▶ TASK INPUTS:
================================
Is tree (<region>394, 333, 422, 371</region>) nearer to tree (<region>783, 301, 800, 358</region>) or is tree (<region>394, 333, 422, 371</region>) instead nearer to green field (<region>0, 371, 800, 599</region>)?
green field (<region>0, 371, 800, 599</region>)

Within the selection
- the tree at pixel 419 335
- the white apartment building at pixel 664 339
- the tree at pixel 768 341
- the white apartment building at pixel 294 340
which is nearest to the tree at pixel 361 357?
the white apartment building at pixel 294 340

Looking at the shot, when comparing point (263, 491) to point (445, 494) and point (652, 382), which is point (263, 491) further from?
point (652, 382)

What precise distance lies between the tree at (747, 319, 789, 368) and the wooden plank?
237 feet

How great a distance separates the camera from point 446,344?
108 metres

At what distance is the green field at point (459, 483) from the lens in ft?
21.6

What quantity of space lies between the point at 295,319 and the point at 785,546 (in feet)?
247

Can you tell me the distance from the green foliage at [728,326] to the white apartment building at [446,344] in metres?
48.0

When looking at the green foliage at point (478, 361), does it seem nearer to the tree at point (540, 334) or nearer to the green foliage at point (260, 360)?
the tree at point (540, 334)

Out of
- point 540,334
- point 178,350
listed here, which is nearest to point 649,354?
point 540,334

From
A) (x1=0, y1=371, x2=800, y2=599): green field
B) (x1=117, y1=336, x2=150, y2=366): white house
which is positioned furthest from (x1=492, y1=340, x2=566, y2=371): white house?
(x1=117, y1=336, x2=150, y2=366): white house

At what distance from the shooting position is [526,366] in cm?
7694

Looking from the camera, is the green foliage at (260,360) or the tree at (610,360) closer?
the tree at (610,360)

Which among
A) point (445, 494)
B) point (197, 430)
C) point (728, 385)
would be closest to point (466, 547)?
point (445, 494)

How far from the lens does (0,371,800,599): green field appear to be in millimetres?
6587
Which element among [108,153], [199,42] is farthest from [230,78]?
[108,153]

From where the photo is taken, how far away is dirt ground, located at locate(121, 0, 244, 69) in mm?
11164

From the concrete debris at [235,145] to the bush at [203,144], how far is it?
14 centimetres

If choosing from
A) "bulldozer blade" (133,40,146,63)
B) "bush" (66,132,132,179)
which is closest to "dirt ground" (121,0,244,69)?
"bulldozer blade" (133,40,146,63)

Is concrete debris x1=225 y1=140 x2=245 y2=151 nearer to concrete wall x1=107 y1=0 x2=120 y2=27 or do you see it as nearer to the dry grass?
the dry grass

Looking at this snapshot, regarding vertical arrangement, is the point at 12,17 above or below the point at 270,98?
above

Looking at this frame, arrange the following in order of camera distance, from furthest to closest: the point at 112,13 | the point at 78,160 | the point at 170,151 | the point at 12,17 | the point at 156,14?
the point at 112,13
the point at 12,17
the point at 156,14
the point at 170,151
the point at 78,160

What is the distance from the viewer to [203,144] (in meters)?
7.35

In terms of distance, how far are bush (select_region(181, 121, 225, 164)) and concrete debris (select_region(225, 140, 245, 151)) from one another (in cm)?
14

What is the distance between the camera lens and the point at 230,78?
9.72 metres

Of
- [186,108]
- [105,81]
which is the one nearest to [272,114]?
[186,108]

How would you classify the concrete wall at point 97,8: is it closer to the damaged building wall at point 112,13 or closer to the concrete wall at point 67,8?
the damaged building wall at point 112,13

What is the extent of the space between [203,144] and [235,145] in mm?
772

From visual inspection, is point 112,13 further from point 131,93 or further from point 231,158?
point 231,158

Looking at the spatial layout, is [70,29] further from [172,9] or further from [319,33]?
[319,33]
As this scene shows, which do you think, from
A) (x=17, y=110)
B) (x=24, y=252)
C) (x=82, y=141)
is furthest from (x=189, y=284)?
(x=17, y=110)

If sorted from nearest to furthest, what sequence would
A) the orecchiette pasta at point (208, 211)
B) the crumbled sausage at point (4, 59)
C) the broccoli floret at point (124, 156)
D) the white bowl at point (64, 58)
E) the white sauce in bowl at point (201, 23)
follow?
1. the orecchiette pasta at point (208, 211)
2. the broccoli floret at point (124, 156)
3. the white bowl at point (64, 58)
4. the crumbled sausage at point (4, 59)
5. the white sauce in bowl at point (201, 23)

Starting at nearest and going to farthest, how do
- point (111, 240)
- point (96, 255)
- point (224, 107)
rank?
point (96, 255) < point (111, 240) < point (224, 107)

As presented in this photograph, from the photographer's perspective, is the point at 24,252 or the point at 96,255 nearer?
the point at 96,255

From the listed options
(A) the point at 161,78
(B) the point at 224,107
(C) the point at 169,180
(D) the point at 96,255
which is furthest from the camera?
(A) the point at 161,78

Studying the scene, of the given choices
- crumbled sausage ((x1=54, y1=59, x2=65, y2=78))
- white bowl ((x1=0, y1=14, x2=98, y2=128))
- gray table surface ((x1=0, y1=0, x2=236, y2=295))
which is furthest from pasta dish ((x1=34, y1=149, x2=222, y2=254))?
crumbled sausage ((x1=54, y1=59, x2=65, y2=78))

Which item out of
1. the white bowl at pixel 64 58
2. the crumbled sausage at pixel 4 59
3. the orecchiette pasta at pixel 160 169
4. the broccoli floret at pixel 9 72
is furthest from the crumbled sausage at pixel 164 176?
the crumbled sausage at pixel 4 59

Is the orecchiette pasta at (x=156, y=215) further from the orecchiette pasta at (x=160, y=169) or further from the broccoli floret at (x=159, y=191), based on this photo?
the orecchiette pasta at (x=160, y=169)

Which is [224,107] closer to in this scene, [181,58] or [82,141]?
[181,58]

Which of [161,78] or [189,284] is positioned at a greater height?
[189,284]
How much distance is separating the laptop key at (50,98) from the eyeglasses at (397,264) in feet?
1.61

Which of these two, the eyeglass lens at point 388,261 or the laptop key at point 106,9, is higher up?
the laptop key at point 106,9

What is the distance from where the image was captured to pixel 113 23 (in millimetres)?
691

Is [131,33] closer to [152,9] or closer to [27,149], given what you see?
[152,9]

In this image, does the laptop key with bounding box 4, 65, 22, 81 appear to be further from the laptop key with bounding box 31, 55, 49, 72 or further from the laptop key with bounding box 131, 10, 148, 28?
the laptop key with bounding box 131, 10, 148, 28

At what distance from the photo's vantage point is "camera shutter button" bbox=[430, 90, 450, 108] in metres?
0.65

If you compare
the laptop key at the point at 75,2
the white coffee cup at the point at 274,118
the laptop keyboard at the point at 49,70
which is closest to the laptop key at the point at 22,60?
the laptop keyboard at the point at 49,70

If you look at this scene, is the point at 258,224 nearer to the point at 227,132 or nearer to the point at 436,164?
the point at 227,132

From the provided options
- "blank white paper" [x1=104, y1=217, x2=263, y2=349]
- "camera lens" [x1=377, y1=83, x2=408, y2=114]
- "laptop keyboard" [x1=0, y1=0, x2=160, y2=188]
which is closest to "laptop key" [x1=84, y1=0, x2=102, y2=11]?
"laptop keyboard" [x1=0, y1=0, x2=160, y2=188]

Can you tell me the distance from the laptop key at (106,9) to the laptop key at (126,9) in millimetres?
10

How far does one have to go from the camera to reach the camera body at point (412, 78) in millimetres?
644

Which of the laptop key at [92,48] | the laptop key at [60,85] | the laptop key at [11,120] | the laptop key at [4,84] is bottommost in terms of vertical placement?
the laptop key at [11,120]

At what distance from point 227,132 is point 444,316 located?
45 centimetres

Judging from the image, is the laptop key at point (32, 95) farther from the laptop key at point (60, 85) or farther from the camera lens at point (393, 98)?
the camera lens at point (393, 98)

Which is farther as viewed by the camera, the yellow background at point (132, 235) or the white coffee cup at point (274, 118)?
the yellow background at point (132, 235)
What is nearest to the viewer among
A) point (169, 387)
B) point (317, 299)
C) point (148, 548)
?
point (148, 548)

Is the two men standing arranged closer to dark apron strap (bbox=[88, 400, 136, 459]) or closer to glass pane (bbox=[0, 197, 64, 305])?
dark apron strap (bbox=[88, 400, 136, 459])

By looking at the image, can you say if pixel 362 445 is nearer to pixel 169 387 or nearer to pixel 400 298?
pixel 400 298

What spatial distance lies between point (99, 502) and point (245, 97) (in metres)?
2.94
================================
▶ EXERCISE INSTRUCTIONS: Each line from the one with "At what distance from point" through the last line of the records must be written out word for word. Include nothing else.

▶ OUTPUT OF THE TASK:
At what distance from point 227,132 is point 444,316 located?
45 centimetres

Judging from the image, is the laptop key at point (32, 95) farther from the laptop key at point (60, 85) or farther from the camera lens at point (393, 98)?
the camera lens at point (393, 98)

Which is farther as viewed by the camera, the yellow background at point (132, 235) or the white coffee cup at point (274, 118)?
the yellow background at point (132, 235)
What is nearest to the viewer among
A) point (169, 387)
B) point (317, 299)
C) point (148, 548)
?
point (148, 548)

Is the two men standing arranged closer to dark apron strap (bbox=[88, 400, 136, 459]) or closer to glass pane (bbox=[0, 197, 64, 305])?
dark apron strap (bbox=[88, 400, 136, 459])

By looking at the image, can you say if pixel 362 445 is nearer to pixel 169 387 or nearer to pixel 400 298?
pixel 400 298

What spatial distance lies between point (99, 502) and point (245, 97) (in metres)?
2.94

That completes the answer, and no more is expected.